(Records contained in a dataset)
--- START ---

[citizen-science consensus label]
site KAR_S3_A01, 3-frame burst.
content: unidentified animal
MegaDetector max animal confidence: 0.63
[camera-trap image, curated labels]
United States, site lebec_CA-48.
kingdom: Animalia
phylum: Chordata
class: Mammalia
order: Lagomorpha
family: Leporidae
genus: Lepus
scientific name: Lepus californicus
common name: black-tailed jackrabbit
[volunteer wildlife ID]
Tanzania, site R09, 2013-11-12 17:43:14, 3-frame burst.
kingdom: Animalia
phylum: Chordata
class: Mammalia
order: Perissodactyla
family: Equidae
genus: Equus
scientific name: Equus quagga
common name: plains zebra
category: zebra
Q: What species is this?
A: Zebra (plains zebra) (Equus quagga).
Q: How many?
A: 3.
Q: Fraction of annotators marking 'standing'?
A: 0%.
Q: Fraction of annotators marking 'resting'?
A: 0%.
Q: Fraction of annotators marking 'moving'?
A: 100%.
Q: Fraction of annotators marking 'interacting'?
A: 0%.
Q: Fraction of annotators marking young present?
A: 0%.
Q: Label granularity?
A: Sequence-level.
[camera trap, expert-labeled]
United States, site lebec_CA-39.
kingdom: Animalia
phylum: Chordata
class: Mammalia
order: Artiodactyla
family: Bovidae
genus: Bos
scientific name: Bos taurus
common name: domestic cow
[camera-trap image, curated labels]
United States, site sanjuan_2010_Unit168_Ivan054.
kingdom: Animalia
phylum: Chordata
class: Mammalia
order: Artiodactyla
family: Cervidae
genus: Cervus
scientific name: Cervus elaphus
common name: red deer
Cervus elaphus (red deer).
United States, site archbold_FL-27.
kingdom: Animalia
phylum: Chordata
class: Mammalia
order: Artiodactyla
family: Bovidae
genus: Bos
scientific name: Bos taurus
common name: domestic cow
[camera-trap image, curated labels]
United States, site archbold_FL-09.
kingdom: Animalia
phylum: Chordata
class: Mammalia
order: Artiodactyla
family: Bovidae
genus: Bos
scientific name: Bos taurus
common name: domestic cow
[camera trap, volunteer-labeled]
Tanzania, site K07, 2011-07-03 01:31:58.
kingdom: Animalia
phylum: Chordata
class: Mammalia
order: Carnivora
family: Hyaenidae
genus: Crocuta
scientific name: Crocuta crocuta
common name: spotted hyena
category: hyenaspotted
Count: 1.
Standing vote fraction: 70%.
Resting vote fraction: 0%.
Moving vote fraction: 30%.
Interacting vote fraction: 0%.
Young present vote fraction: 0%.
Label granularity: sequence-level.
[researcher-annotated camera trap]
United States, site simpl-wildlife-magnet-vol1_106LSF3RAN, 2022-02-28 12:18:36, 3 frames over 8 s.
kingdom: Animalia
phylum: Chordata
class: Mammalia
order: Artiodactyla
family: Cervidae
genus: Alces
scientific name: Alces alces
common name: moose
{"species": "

--- END ---

■ Task requirements
Set all of the data down again exactly.

■ Result of the task
[citizen-science consensus label]
site KAR_S3_A01, 3-frame burst.
content: unidentified animal
MegaDetector max animal confidence: 0.63
[camera-trap image, curated labels]
United States, site lebec_CA-48.
kingdom: Animalia
phylum: Chordata
class: Mammalia
order: Lagomorpha
family: Leporidae
genus: Lepus
scientific name: Lepus californicus
common name: black-tailed jackrabbit
[volunteer wildlife ID]
Tanzania, site R09, 2013-11-12 17:43:14, 3-frame burst.
kingdom: Animalia
phylum: Chordata
class: Mammalia
order: Perissodactyla
family: Equidae
genus: Equus
scientific name: Equus quagga
common name: plains zebra
category: zebra
Q: What species is this?
A: Zebra (plains zebra) (Equus quagga).
Q: How many?
A: 3.
Q: Fraction of annotators marking 'standing'?
A: 0%.
Q: Fraction of annotators marking 'resting'?
A: 0%.
Q: Fraction of annotators marking 'moving'?
A: 100%.
Q: Fraction of annotators marking 'interacting'?
A: 0%.
Q: Fraction of annotators marking young present?
A: 0%.
Q: Label granularity?
A: Sequence-level.
[camera trap, expert-labeled]
United States, site lebec_CA-39.
kingdom: Animalia
phylum: Chordata
class: Mammalia
order: Artiodactyla
family: Bovidae
genus: Bos
scientific name: Bos taurus
common name: domestic cow
[camera-trap image, curated labels]
United States, site sanjuan_2010_Unit168_Ivan054.
kingdom: Animalia
phylum: Chordata
class: Mammalia
order: Artiodactyla
family: Cervidae
genus: Cervus
scientific name: Cervus elaphus
common name: red deer
Cervus elaphus (red deer).
United States, site archbold_FL-27.
kingdom: Animalia
phylum: Chordata
class: Mammalia
order: Artiodactyla
family: Bovidae
genus: Bos
scientific name: Bos taurus
common name: domestic cow
[camera-trap image, curated labels]
United States, site archbold_FL-09.
kingdom: Animalia
phylum: Chordata
class: Mammalia
order: Artiodactyla
family: Bovidae
genus: Bos
scientific name: Bos taurus
common name: domestic cow
[camera trap, volunteer-labeled]
Tanzania, site K07, 2011-07-03 01:31:58.
kingdom: Animalia
phylum: Chordata
class: Mammalia
order: Carnivora
family: Hyaenidae
genus: Crocuta
scientific name: Crocuta crocuta
common name: spotted hyena
category: hyenaspotted
Count: 1.
Standing vote fraction: 70%.
Resting vote fraction: 0%.
Moving vote fraction: 30%.
Interacting vote fraction: 0%.
Young present vote fraction: 0%.
Label granularity: sequence-level.
[researcher-annotated camera trap]
United States, site simpl-wildlife-magnet-vol1_106LSF3RAN, 2022-02-28 12:18:36, 3 frames over 8 s.
kingdom: Animalia
phylum: Chordata
class: Mammalia
order: Artiodactyla
family: Cervidae
genus: Alces
scientific name: Alces alces
common name: moose
{"species": "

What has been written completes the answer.